Daniel Schwitzer | freier Autor + Journalist
Daniel Schwitzer | freier Autor + Journalist
Morgens Ski fahren, abends Wüste
Bombenalarm während der Vorlesung, Leibesvisitation am Eingang zum Hörsaal, Bunker überall auf dem Campus – so was gibt’s nur in Israel. Warum man trotzdem ruhig ein Auslandssemester im Heiligen Land wagen kann? EINSTIEG Abi hat sich umgeschaut.
Das Sapir-College am Rande des israelischen Städtchens Sderot könnte ein wundervoller Ort zum Studieren sein. Wäre da nicht diese unheimliche Stimme, die schon seit Jahren Angst und Schrecken auf dem Campus verbreitet. Sie gehört einer Frau, so viel ist sicher. Doch wie sie aussieht, weiß niemand genau, ebenso wenig ihren Namen. Bekannt ist allein der unterkühlte, fast teilnahmslose Klang ihrer Stimme, und der verfolgt hier wirklich jeden bis in den Schlaf.

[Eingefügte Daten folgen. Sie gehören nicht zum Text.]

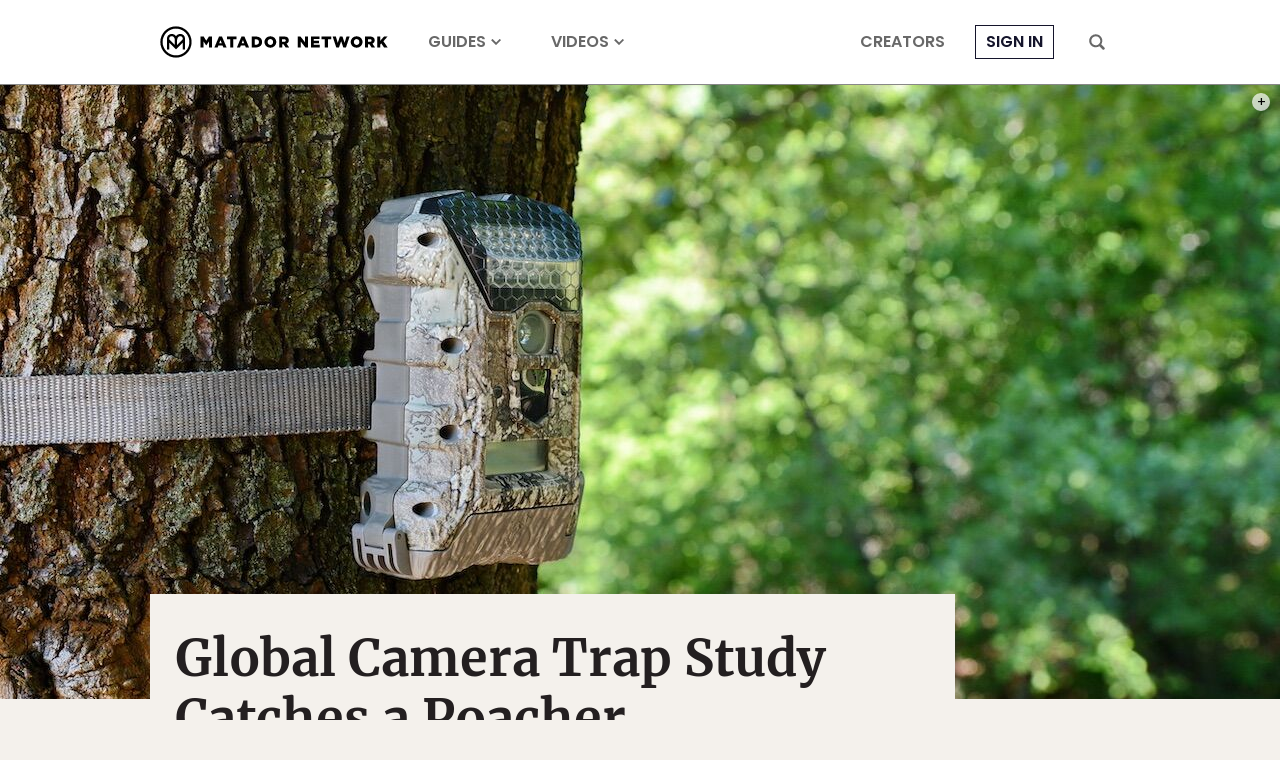

--- FILE ---
content_type: text/html; charset=utf-8
request_url: https://www.google.com/recaptcha/api2/aframe
body_size: 267
content:
<!DOCTYPE HTML><html><head><meta http-equiv="content-type" content="text/html; charset=UTF-8"></head><body><script nonce="NpWAXnatAg94PTNJTsTbdQ">/** Anti-fraud and anti-abuse applications only. See google.com/recaptcha */ try{var clients={'sodar':'https://pagead2.googlesyndication.com/pagead/sodar?'};window.addEventListener("message",function(a){try{if(a.source===window.parent){var b=JSON.parse(a.data);var c=clients[b['id']];if(c){var d=document.createElement('img');d.src=c+b['params']+'&rc='+(localStorage.getItem("rc::a")?sessionStorage.getItem("rc::b"):"");window.document.body.appendChild(d);sessionStorage.setItem("rc::e",parseInt(sessionStorage.getItem("rc::e")||0)+1);localStorage.setItem("rc::h",'1768645270538');}}}catch(b){}});window.parent.postMessage("_grecaptcha_ready", "*");}catch(b){}</script></body></html>

--- FILE ---
content_type: application/javascript
request_url: https://prism.app-us1.com/?a=90963874&u=https%3A%2F%2Fmatadornetwork.com%2Fchange%2Fglobal-camera-trap-study-catches-52000-animal-candids-including-a-poacher%2F
body_size: 122
content:
window.visitorGlobalObject=window.visitorGlobalObject||window.prismGlobalObject;window.visitorGlobalObject.setVisitorId('e348789c-3b4a-4991-8919-10883f033cbf', '90963874');window.visitorGlobalObject.setWhitelistedServices('tracking', '90963874');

Es geschieht meist wie aus heiterem Himmel. „Zeva adom, zeva adom“, schallt es dann monoton aus Dutzenden von Lautsprechern, und urplötzlich geht es in Sapir um Leben und Tod. Zeva adom, das ist Hebräisch und bedeutet übersetzt in etwa „Alarmstufe Rot“. Genau fünfzehn Sekunden Zeit bleiben jetzt, um sich in einem der Betonbunker, die überall herumstehen, in Sicherheit zu bringen. Am Sapir-College tragen die Studentinnen ihre bequemen Jeans und Sneakers nicht aus modischen Gründen, sondern weil es sich darin einfach schneller rennen lässt als in Röcken und mit hohen Absätzen.
15 Sekunden bis zum Einschlag
Alarmstufe Rot? Bunker auf dem Campus? Was klingt wie die plumpe Story eines Actionfilms, ist in Sderot bittere Realität. Das Problem: Keine fünf Kilometer entfernt liegt die Grenze zu Gaza, einem schmalen Küstenstreifen am Mittelmeer, in dem die radikale Palästinenser-Organisation Hamas herrscht. Hamas erkennt Israel nicht an und will auf dessen Gebiet ihren eigenen Staat gründen. Deshalb beschießen die Islamisten den verhassten Nachbarn seit Jahren mit selbstgebauten Kassam-Raketen. Die haben zwar nur eine Reichweite von elf Kilometern, an ihrer Zerstörungskraft ändert das jedoch nichts. Tausende Kassams gingen in der Vergangenheit über Sderot und Umgebung nieder, etwa zwanzig trafen auch das Sapir-College. Im Februar starb der Logistikstudent Roni Yihya, nachdem ihm auf dem Campus-Parkplatz ein Raketensplitter in die Brust getroffen hatte. Yihya war trotz des Alarms einfach neben seinem Wagen stehen geblieben. Warum, weiß niemand.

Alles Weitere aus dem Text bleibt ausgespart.